GreyCat storage comparison

Introduction

GreyCat is a graph database designed to operate over massive datasets efficiently. In this view, it leverages various techniques and algorithms to compress data effectively. Data binary representation is key not only for disk storage space but also for reducing memory usage during computation. This compression can leverage type information given by developers of locality of time series for instance. However, float values are always sub-optimal due to their nature. Float series can be compressed by algorithms like gorilla however the situation is not ideal for individual values in column or type fields. Fortunately, developers often can define a maximal precision they are ready to accept within the storage and computation. GreyCat v7 leverages this definition with a @precision(0.01) annotation where devs can specify float values with max precision digits.

Storage comparison

To benchmark the effect of this, we will be using the following dataset to compare the storage efficiency of GreyCat v6, GreyCat v7 and Postgres. The data is a CSV file containing weather data from here. The dataset comprises approximately 800,000 rows and occupies 50MB of disk space. Here's a sample of the data:

valid,tmpc,dwpc,relh,drct,sknt,mslp,vsby,skyc1,skyc2,skyc3
1950-01-01 00:00:00,0,-2.22,85.12,20,12,1026.3,3,null,null,null
1950-01-01 03:00:00,-1.11,-2.22,92.23,20,8,1027.4,5,null,null,null
1950-01-01 09:00:00,-2.22,-5,81.11,20,8,1029.9,1.5,null,null,null
1950-01-01 12:00:00,0.56,-3.89,71.82,20,8,1031.4,2.5,null,null,null
1950-01-01 15:00:00,2.22,-3.33,66.97,20,6,1030.8,4,null,null,null
1950-01-01 18:00:00,0,-3.89,75,360,4,1031.9,1.25,null,null,null
1950-01-01 21:00:00,-2.22,-3.33,92.16,20,4,1032.8,1.25,null,null,null
1950-01-02 00:00:00,-4.44,-5,95.57,320,2,1032.8,1,null,null,null
1950-01-02 03:00:00,-5.56,-5.56,100,230,6,1032.1,1.5,null,null,null

Postgres

Here we use plain postgres table as a reference for storage size in a state-of-the-art database.

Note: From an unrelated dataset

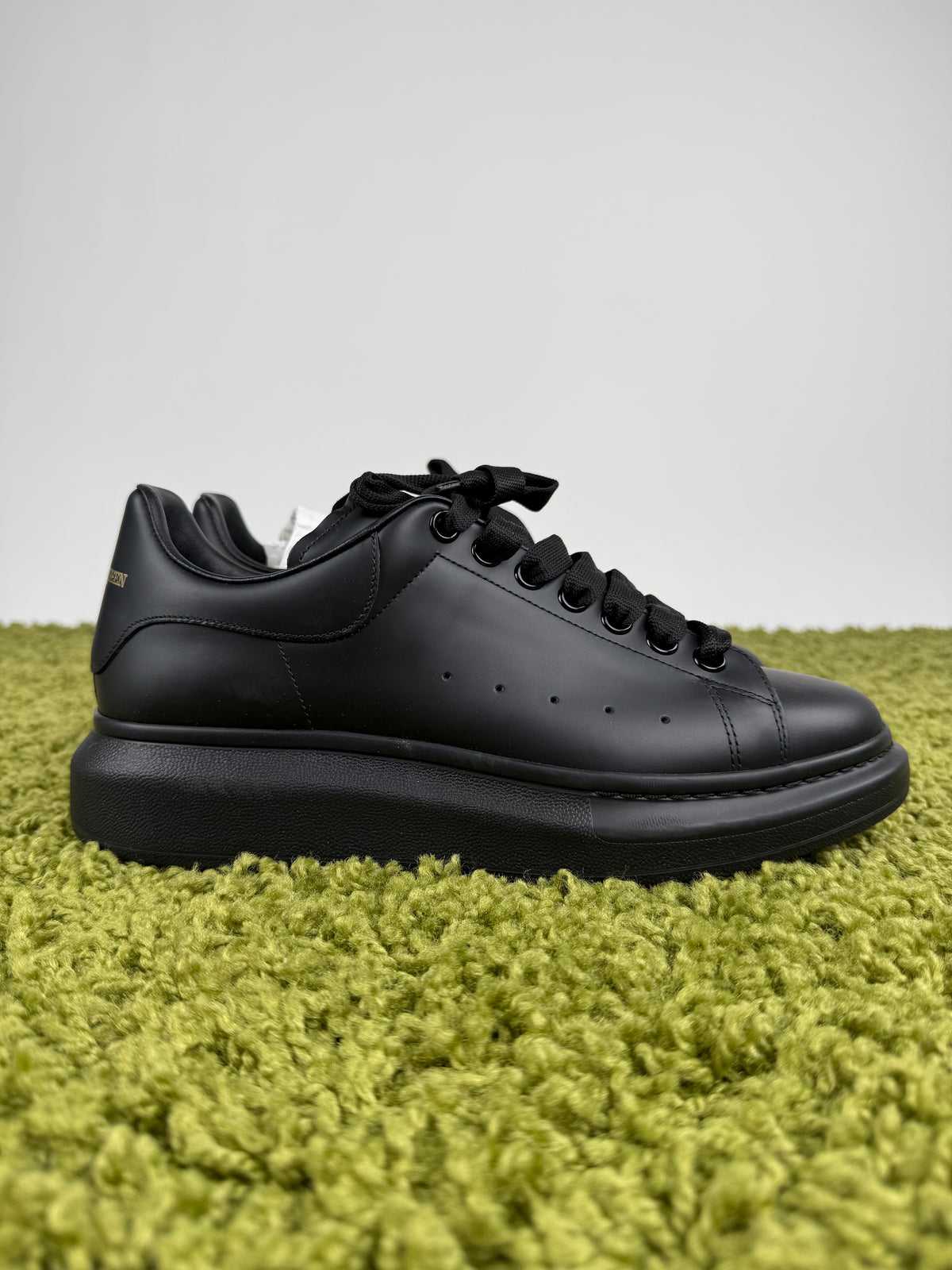 Alexander Mcqueen Sneaker Nero 42.5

We will be using the following schema to store the data in Postgres:

CREATE TABLE weather_data(
   valid timestamp
  ,tmpc  FLOAT
  ,dwpc  FLOAT
  ,relh  FLOAT
  ,drct  INTEGER
  ,sknt  FLOAT
  ,mslp  FLOAT
  ,vsby  FLOAT
  ,skyc1 VARCHAR(4)
  ,skyc2 VARCHAR(4)
  ,skyc3 VARCHAR(4)
);

And populate the table using the following command:

\copy weather_data from '/weather_data.csv' CSV HEADER NULL 'null'

printing the size of the table using the following command:

SELECT pg_size_pretty( pg_total_relation_size('weather_data') );

We end up with a table that takes 77MB of disk space.

GreyCat v6

The same schema in GreyCat would look like this:

type WeatherData {
  tmpc: float?;
  dwpc: float?;
  relh: float?;
  drct: int?;
  sknt: float?;
  mslp: float?;
  vsby: float?;
  skyc1: String?;
  skyc2: String?;
  skyc3: String?;
}

We will be storing the data in a GreyCat nodeTime which uses the valid column timestamp as index:

var weather_series: nodeTime<WeatherData>;

Final size on the disk is 40MB.

GreyCat v7

The v7 introduces a new type decorator @precision that allows us to specify the precision of the floating point numbers, this can be used to reduce the size of the data stored in the database significantly.

type WeatherData {
  @precision(0.01)
  tmpc: float?;
  @precision(0.01)
  dwpc: float?;
  @precision(0.01)
  relh: float?;
  drct: int?;
  @precision(0.01)
  sknt: float?;
  @precision(0.01)
  mslp: float?;
  @precision(0.01)
  vsby: float?;
  skyc1: String?;
  skyc2: String?;
  skyc3: String?;
}

Final size on the disk is 20MB.

Conclusion

The storage efficiency of GreyCat, particularly in version 7 with the precision decorator, demonstrates a significant reduction in disk space usage compared to GreyCat v6 and PostgreSQL.

GreyCat is a compelling choice for applications requiring efficient storage of large datasets with numerous floating-point values.

Of course, fine-tuning is always possible for PostgreSQL and GreyCat. However, the goal is to create awareness about the importance of such techniques. This effect, measured as a few mega bytes can save terabytes on real projects.